Alors que ces derniers jours ont été particulièrement meurtriers au Kurdistan irakien, la multiplicité d’acteurs régionaux fragilise cette région, pourtant considérée comme un pôle de stabilité
Membres du Parti des travailleurs du Kurdistan (PKK) sur une route dans les montagnes Qandil, le siège du PKK dans le nord de l’Irak, le 22 juin 2018 (AFP/Safin Hamed)
Membres du Parti des travailleurs du Kurdistan (PKK) sur une route dans les montagnes de Qandil, le siège du PKK dans le nord de l’Irak, le 22 juin 2018 (AFP/Safin Hamed)

Assiste-t-on à un regain de tension au Kurdistan irakien ? Tout semble l’indiquer : ces cinq derniers jours, au moins neuf personnes ont perdu la vie au cours de différentes attaques.

La région, autonome depuis la Constitution de 2005, est sous le contrôle du Gouvernement régional du Kurdistan (GRK), géré d’une main de fer par le clan de Massoud Barzani (Parti démocratique du Kurdistan, PDK) et partenaire privilégié de la Turquie.

Ce vaste territoire est également le sanctuaire de nombreuses bases arrière du Parti des travailleurs du Kurdistan (PKK), classé organisation terroriste par les États-Unis, l’Union européenne, et bête noire d’Ankara.

Depuis le 23 avril, la Turquie mène une nouvelle campagne militaire, aérienne et parfois terrestre, contre la guérilla kurde du PKK ; des opérations qui font suite à des années de traque, qui ne semblent pas avoir, jusqu’alors, affaibli l’organisation.

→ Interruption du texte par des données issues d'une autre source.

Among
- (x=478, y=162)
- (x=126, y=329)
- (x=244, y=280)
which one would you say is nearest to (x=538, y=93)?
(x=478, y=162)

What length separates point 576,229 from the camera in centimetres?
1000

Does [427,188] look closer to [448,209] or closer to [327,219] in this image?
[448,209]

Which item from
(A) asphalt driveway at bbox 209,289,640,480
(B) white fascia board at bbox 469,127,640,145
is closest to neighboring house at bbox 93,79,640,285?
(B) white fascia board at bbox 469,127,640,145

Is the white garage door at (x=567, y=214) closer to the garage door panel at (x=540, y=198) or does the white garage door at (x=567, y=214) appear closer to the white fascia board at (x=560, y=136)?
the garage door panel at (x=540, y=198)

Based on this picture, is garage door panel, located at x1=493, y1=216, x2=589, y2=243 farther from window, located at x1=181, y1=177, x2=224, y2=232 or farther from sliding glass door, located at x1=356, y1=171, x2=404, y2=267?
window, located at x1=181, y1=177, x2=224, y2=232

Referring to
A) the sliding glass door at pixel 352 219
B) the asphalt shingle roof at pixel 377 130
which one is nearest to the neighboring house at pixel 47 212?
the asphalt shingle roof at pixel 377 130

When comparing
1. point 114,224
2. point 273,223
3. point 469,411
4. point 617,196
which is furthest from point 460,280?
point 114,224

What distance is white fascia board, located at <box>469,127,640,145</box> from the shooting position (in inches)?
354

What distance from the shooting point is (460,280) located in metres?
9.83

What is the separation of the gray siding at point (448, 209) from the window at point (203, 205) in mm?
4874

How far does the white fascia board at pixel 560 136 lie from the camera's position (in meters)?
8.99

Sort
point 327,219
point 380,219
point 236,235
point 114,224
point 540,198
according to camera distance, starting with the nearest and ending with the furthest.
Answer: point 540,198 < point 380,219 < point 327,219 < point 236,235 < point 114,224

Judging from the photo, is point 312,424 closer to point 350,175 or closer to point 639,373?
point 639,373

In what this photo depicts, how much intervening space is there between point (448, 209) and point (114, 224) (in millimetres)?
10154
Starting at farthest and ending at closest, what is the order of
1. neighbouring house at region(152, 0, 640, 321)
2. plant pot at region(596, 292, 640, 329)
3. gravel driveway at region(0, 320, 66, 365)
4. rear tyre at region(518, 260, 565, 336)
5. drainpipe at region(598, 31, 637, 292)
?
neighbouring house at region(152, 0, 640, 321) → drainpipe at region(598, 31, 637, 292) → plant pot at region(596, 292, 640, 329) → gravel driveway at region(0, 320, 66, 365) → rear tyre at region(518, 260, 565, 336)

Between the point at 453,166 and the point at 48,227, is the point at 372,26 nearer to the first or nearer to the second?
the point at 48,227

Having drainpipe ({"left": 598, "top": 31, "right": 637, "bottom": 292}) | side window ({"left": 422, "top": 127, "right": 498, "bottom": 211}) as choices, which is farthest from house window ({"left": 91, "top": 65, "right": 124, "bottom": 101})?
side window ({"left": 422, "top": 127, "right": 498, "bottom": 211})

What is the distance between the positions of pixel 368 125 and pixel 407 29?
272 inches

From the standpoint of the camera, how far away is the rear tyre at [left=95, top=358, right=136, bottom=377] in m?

Crise de nerf entre le PDK et le PKK ?

Samedi 5 juin, un convoi d’une centaine de peshmergas – soldats kurdes à la solde du GRK ou des partis politiques – se dirigeait vers le mont Metin, près de ville de Dohouk. Dans des circonstances encore floues, cinq peshmergas ont perdu la vie à proximité d’une zone contrôlée par le PKK.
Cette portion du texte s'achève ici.